What factors trigger work stress?


  • a lot of work vs a little time
  • high responsibility vs little control,
  • need for professional development vs no promotion opportunities,
  • big responsibility vs low salary,
  • need for improvement vs no feedback,
  • need for stimulation and challenges vs boring and repetitive work
  • need for own efficiency vs people stopping work.

What needs should you be met?

  • Physiological needs (sleep, nutrition). When they are satisfied, you may feel more.
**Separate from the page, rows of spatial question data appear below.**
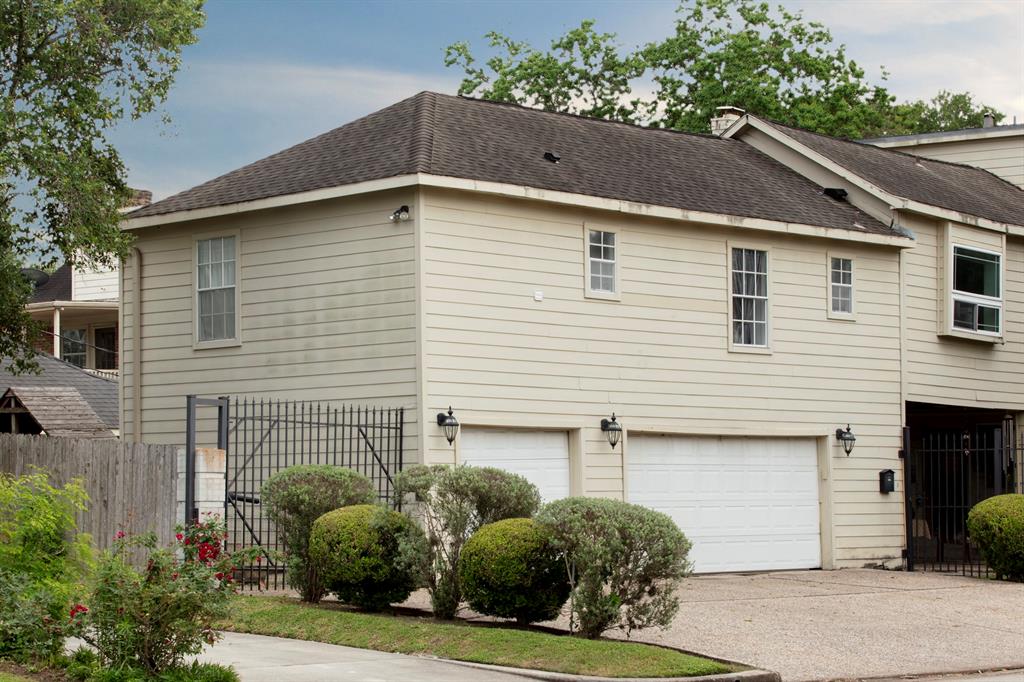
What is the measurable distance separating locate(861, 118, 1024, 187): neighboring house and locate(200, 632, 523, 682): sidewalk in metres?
21.7

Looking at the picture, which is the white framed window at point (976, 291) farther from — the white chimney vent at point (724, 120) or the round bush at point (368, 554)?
the round bush at point (368, 554)

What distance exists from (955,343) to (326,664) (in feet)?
51.4

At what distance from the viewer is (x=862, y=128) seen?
Result: 1663 inches

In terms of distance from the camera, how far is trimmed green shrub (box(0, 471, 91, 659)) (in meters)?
10.4

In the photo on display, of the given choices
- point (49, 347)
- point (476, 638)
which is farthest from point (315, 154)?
point (49, 347)

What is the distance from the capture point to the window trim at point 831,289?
22203 millimetres

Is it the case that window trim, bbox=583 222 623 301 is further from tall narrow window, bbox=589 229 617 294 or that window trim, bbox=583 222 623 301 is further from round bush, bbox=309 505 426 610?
round bush, bbox=309 505 426 610

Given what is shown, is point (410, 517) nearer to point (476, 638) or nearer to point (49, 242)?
point (476, 638)

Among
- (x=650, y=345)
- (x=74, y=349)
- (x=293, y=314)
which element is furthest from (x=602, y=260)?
(x=74, y=349)

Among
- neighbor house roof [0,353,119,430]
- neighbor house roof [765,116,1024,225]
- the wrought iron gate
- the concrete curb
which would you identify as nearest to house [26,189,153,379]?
neighbor house roof [0,353,119,430]

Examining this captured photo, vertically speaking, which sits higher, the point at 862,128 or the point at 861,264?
the point at 862,128

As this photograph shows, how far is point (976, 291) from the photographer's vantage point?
24.3m

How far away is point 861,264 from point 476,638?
1242 cm

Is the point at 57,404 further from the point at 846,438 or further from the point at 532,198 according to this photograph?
the point at 846,438
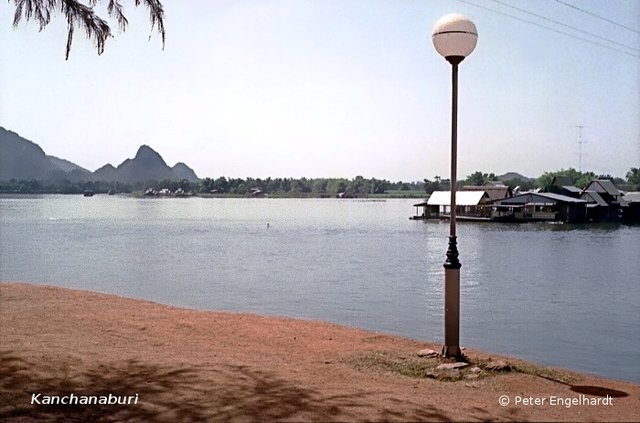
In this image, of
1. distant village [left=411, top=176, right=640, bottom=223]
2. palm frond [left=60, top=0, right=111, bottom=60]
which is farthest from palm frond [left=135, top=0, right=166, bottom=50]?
distant village [left=411, top=176, right=640, bottom=223]

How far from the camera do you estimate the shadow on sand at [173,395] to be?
5035 millimetres

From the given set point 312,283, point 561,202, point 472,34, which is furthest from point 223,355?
point 561,202

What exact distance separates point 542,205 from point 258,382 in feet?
275

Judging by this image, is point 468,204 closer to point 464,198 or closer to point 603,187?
point 464,198

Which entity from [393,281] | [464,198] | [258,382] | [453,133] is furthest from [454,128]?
[464,198]

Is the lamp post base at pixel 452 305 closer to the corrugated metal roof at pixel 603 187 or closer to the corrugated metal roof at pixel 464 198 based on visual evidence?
the corrugated metal roof at pixel 464 198

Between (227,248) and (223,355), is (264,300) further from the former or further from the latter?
(227,248)

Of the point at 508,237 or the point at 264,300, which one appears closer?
the point at 264,300

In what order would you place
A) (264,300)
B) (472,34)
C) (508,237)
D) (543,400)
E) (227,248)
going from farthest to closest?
1. (508,237)
2. (227,248)
3. (264,300)
4. (472,34)
5. (543,400)

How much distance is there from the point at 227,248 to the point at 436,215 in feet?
168

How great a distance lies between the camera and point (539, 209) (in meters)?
85.5

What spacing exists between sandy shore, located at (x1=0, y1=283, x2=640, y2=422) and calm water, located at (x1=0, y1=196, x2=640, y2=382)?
203 inches

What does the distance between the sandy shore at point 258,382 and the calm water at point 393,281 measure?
5.15m

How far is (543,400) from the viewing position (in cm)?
580
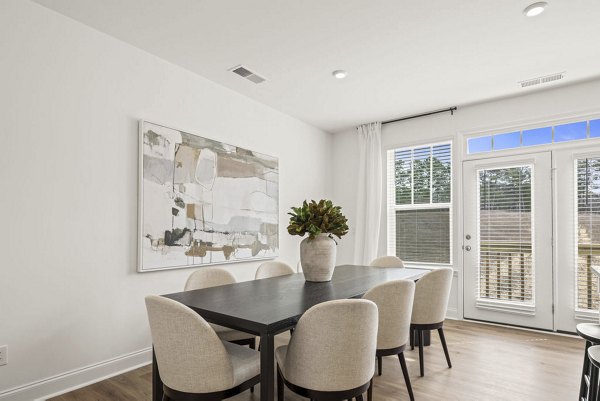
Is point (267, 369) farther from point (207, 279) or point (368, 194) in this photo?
point (368, 194)

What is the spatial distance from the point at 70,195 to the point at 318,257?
1.85 metres

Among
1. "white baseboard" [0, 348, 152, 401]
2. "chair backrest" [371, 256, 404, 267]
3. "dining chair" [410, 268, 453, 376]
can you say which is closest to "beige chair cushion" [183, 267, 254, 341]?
"white baseboard" [0, 348, 152, 401]

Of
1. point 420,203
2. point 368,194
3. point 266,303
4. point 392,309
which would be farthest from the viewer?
point 368,194

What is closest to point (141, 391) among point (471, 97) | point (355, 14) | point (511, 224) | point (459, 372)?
point (459, 372)

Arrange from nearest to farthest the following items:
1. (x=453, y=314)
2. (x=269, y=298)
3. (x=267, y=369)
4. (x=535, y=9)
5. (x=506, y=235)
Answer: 1. (x=267, y=369)
2. (x=269, y=298)
3. (x=535, y=9)
4. (x=506, y=235)
5. (x=453, y=314)

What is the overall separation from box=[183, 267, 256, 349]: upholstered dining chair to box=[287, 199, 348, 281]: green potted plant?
589 mm

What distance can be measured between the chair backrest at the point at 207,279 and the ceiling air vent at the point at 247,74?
1.92 metres

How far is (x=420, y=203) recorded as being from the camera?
16.3 ft

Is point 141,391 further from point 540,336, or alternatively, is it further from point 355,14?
point 540,336

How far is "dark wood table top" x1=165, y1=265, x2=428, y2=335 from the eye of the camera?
1543 millimetres

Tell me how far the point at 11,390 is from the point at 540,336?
4.64 meters

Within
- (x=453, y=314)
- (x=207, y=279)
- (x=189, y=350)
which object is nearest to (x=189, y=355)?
(x=189, y=350)

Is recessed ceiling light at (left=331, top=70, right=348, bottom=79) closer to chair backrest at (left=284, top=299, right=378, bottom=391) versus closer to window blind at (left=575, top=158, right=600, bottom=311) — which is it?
chair backrest at (left=284, top=299, right=378, bottom=391)

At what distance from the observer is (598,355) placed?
1.48 meters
Translating this into work, the most basic need is to provide a decent salary. If you have a variable, performance-driven salary such as bonuses and commissions, you may be at risk of burnout faster, as you are likely to experience a high degree of uncertainty.

  • Need for security.

In the context of work, it is the stability of the workplace and employment conditions. If you are employed for a fixed period, you would probably want to enter into a permanent contract and thus reduce the feeling of uncertainty.

  • The need to belong.

In the context of work, it is the willingness to make social contacts and be part of a group/company.

  • The need for respect and recognition

At work, this means that you get job feedback, your efforts are appreciated and you can be promoted. If you are getting feedback, you are also meeting the need for security. Appreciating your success can make you enthusiastic about new career challenges.

Lack of feedback creates an atmosphere of uncertainty and fear. You can over-interpret the words and gestures of your supervisor and see his dissatisfaction.

In the context of work, the feeling that your job makes sense and you can fulfill yourself in it.

How to relieve stress?

  • do only one thing at a time. When you read, eat, or talk on the phone, focus only on that one activity.
  • take time to be entertained. Spend even 30 minutes every day. for an activity that relaxes you.
  • come, eat and speak free
  • practice breathing
  • try a 2-minute face and head massage,
  • create your own ritual e.g. morning, noon or evening tea drinking,
  • try exposure to stressful stimuli and find your own way to relieve tension, e.g. stand in the longest line at the checkout and practice waiting without tension.

How do you deal with stress?

  • get therapy ( cognitive behavioral therapy for adults ),
  • find the specific cause of the tension,
  • try to solve the root of the problem – the cause of the stress,
  • learn how to deal with stress, e.g. learn assertive behavior, work on increasing self-esteem, learn relaxation techniques.

Stress cannot be completely eliminated. You live in constant rush, you set high standards for yourself, you are exposed to a whole lot of stimuli. It is important to put a perspective on each stress-inducing event, properly assess its real threat, and then choose one of the methods to deal with it.

When working with clients, I focus on 3 ways to “fight” stress. The first is to transform the client’s perception so that they find the situation less stressful. The second is to change the work environment so that the stressful situation does not occur. The third is to increase your stress resistance.